7. Big Cedar Lodge, Missouri
Big Cedar Lodge is an underappreciated father-son destination because it offers something the coastal and desert destinations do not: a wilderness setting with family-oriented resort infrastructure. Payne's Valley, Tiger Woods' first public course design, includes the 19th hole, a par-3 island green played for fun after the round ends. The gesture is perfect for the father-son dynamic: competition within a framework of play. Ozarks National, by Coore and Crenshaw, provides the more serious round. Top of the Rock, a par-3 course with Ozark Mountain views, is the round where the handicap gap does not matter. Bass fishing, hiking, and the resort's dining round out the trip.
8. Sand Valley, Wisconsin
Sand Valley is the Midwest's answer to Bandon: walking-only courses on sandy terrain in central Wisconsin, with a focus on the golf and little else. Mammoth Dunes, designed by David McLay Kidd, has fairways wide enough to accommodate any swing and a scale that makes the round feel like an event. The Lido, a recreation of a lost C.B. Macdonald design, offers the kind of architectural conversation that interests serious golfers across generations. The Sandbox, a par-3 course, is where the father and son can play a quick evening round before dinner without the pressure of a full 18.

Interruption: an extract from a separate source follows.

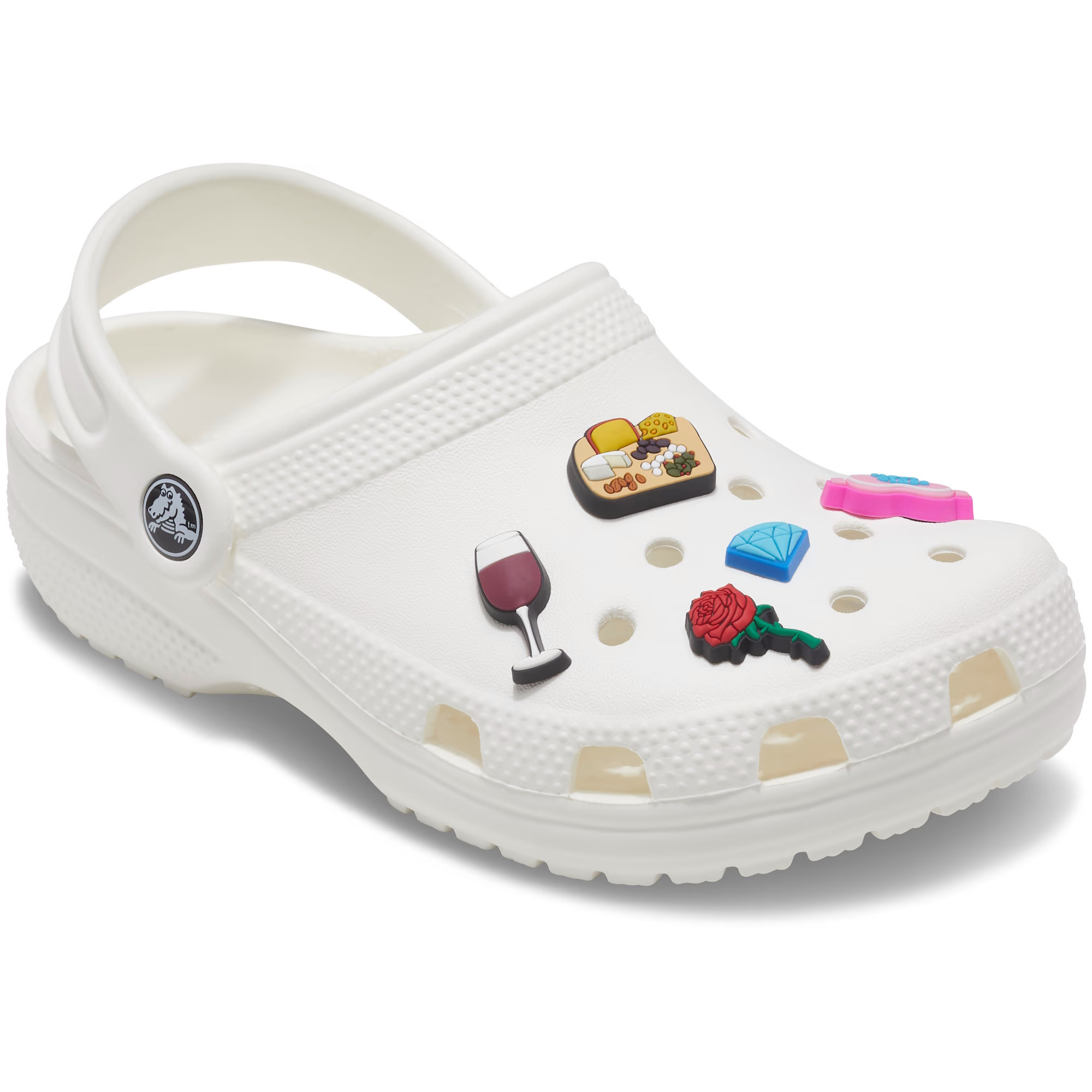 Jibbitz Crocs Ladies Night 5 Pack - poza 2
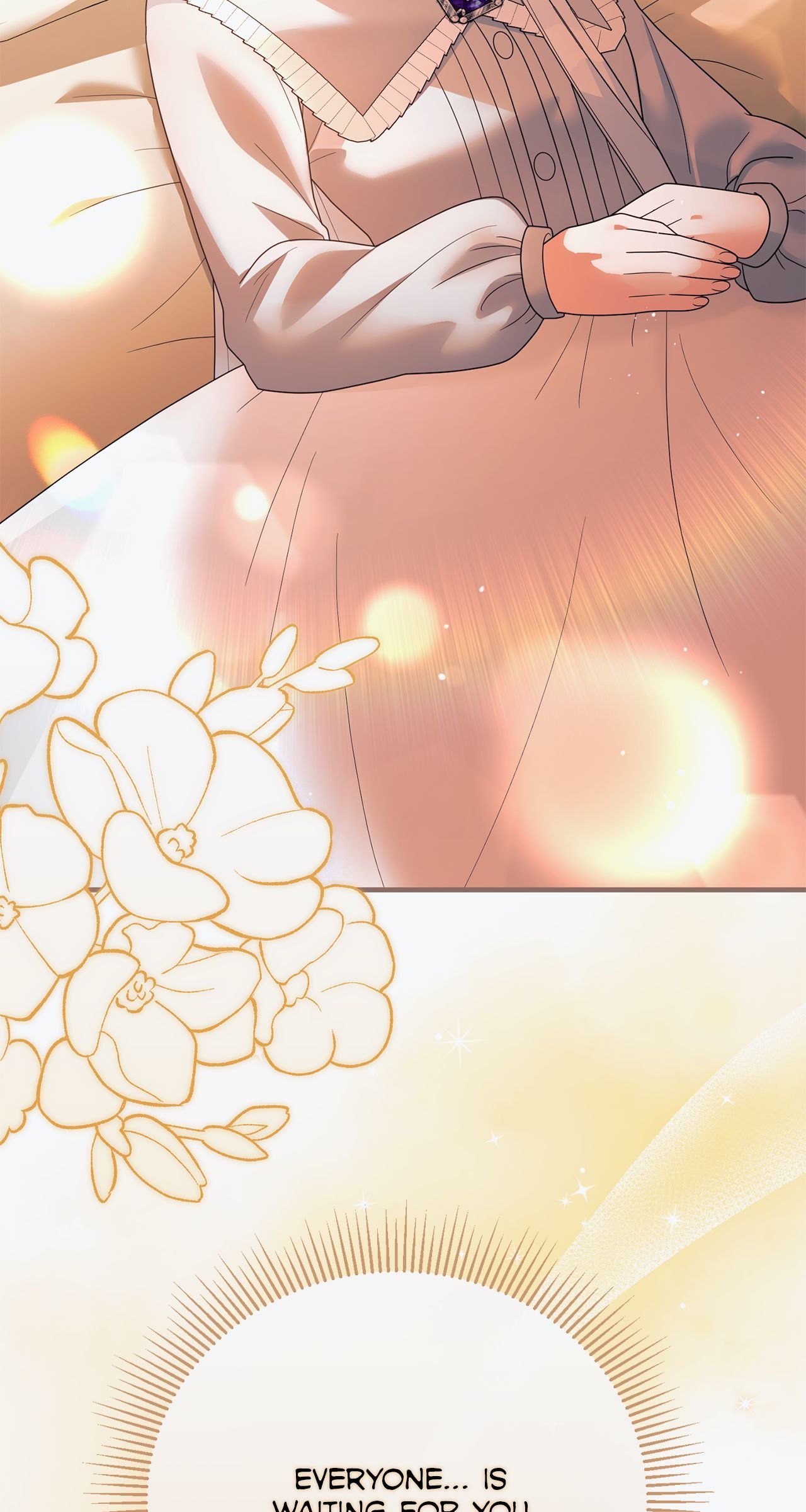 No, I Only Charmed the Princess! Chapter 23 - Page 96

9. Robert Trent Jones Golf Trail, Alabama
The RTJ Trail is the father-son road trip. Twenty-six courses at eleven sites across Alabama, with green fees that rarely exceed $70. Drive from Birmingham to the Gulf Coast over five days, play a different course each day, eat barbecue in every town, and spend more time in the car together than either person would normally tolerate. The road trip format is the point: the hours between courses are where the trip's conversations happen. Ross Bridge in Birmingham and Capitol Hill's Judge Course in Prattville are the rounds that anchor the itinerary. The value pricing means the trip can last longer than a premium destination weekend, and for a father-son relationship, additional days matter more than additional prestige.
10. Northern Michigan
Northern Michigan is the summer version of this trip. Arcadia Bluffs, perched on a cliff above Lake Michigan, provides the dramatic setting. Forest Dunes' Loop Course, the first reversible course in the world, provides the conversation piece. The region's charm is its unhurried pace: play in the morning, swim in the lake in the afternoon, drive between small towns that still feel like the Michigan of fifty years ago. Cottage rentals on Torch Lake or near Traverse City keep the accommodation relaxed and affordable. The trip season runs from May through October, with the longest days in June and July offering the possibility of evening rounds that finish at dusk.
Planning the Trip That Recurs
It is the one that happens again the following year. Choose a destination that fits the budget comfortably enough to repeat. Book far enough in advance that the dates feel committed rather than tentative. Keep the schedule loose enough that a bad weather day becomes an adventure rather than a crisis.
The best father-son golf trip is not the most expensive or the most prestigious.